A recent study presented at the American Geophysical Union's annual meeting shows Seattle may suffer from a future megathrust earthquake. Previously, Seattle was thought to be relatively safe. But University of Washington earth scientist Kenneth Creager reveals otherwise. According to Creager, new evidence “continues to paint the picture of the possibility that a megathrust earthquake can occur closer to the Puget Sound region than was thought just a few years ago."

Scientists report that megathrust quakes occur roughly every 500 years along the Cascadia subduction zone. This zone runs from Northern California to Vancouver Island in British Columbia, just where the Juan de Fuca tectonic plate dips beneath the North American plate. 

According to scientists, this is a locked area that can produce a megathrust earthquake, causing widespread heavy damage. Massive magnitude 9 earthquakes occur about every 500 years. An earthquake of this magnitude would be comparable to the 2004 Indian Ocean earthquake which caused a devastating tsunami.

How have scientists come to this conclusion? Rumblings have been recently detected in the Cascadia zone. According to Creager, "There appear to be tremor swarms that repeat, both in terms of their duration and in where they are." These rumblings last anywhere from one to 70 hours, and they occur in semi-regular patterns between the "tremor and slip" events that scientists were already monitoring.

Apparently, the two tectonic plates are locked together. Consequently, stress builds at their interface as they collide with each other at a rate of about 4 centimeters, or 1.6 inches a year. These tremor and slip events occur at the interface of the plates as they gradually descend beneath the surface, at depths of about 19 to 28 miles.

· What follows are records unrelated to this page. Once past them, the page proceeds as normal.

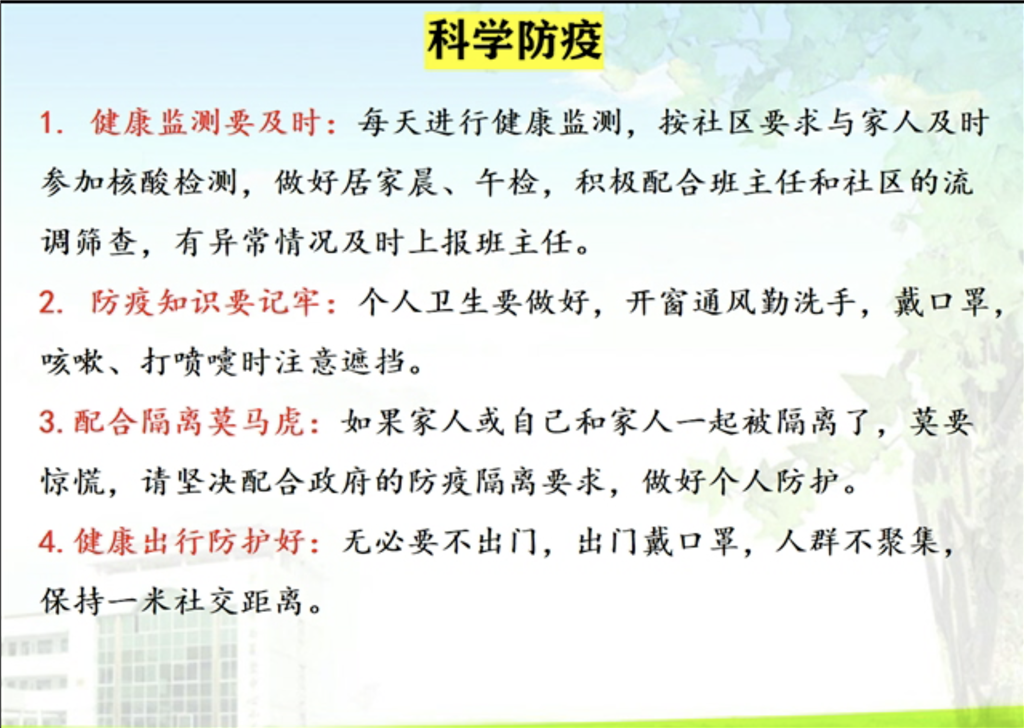 科学防疫

1. 健康监测要及时：每天进行健康监测，按社区要求与家人及时参加核酸检测，做好居家晨、午检，积极配合班主任和社区的流调筛查，有异常情况及时上报班主任。

2. 防疫知识要记牢：个人卫生要做好，开窗通风勤洗手，戴口罩，咳嗽、打喷嚏时注意遮挡。

3. 配合隔离莫马虎：如果家人或自己和家人一起被隔离了，莫要惊慌，请坚决配合政府的防疫隔离要求，做好个人防护。

4. 健康出行防护好：无必要不出门，出门戴口罩，人群不聚集，保持一米社交距离。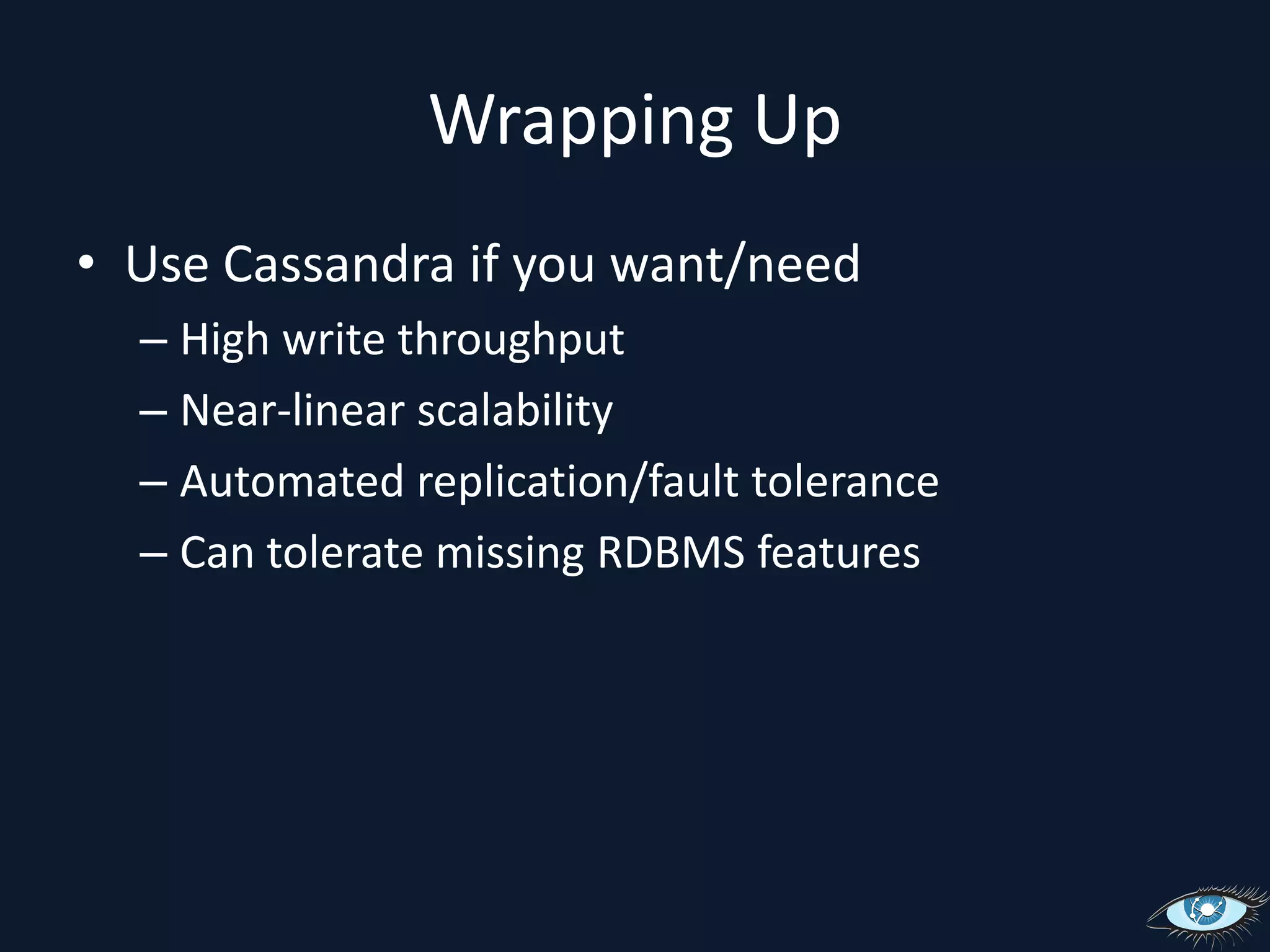 Wrapping Up

• Use Cassandra if you want/need
– High write throughput
– Near-linear scalability
– Automated replication/fault tolerance
– Can tolerate missing RDBMS features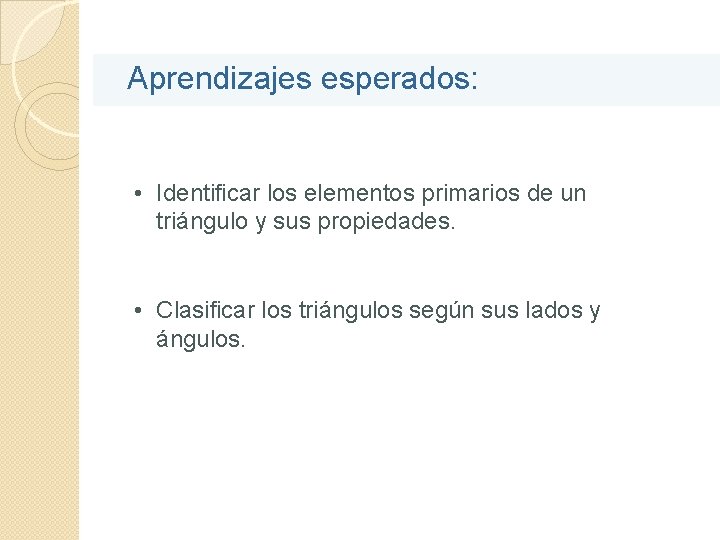 Aprendizajes esperados:

• Identificar los elementos primarios de un triángulo y sus propiedades.

• Clasificar los triángulos según sus lados y ángulos.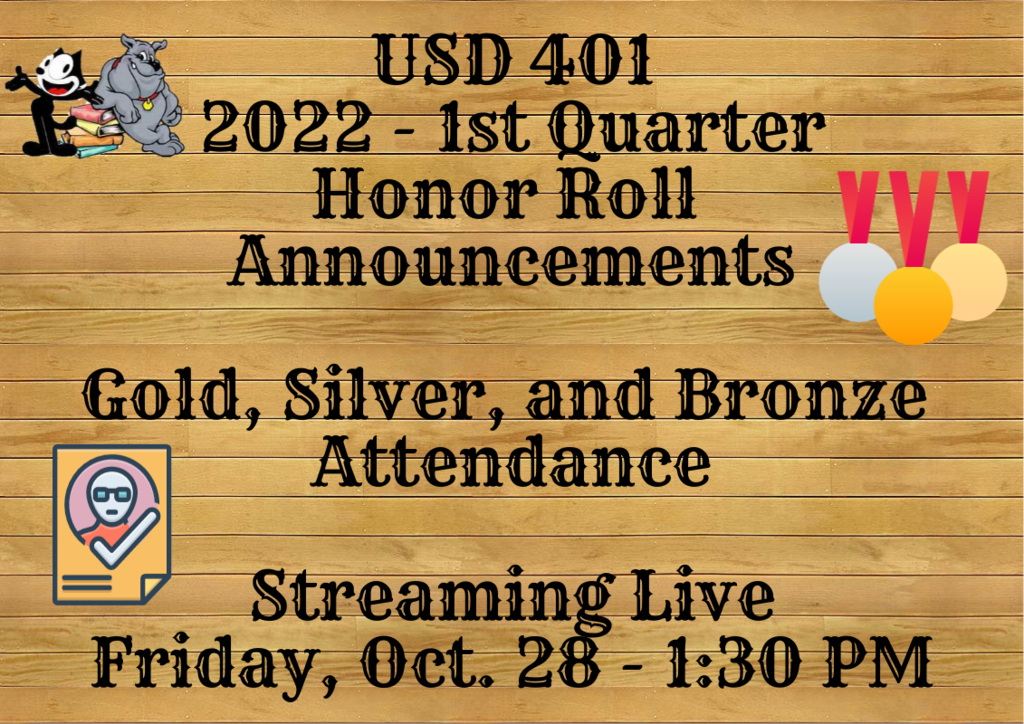 USD 401
2022 - 1st Quarter
Honor Roll
Announcements

Gold, Silver, and Bronze
Attendance

Streaming Live
Friday, Oct. 28 - 1:30 PM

By studying these small tremors, scientists are getting a better idea of just how a megathrust earthquake would affect Seattle and its outlying areas. Hopes remain that the study will enable engineers to revise building codes in preparation. Buildings would be able to withstand a huge quake, especially if the source is substantially closer to the city than it was previously expected to be.

But don’t stock up on batteries quiet just yet. The last megathrust earthquake occurred in 1700, which makes the Pacific Northwest due another one sometime around 2200.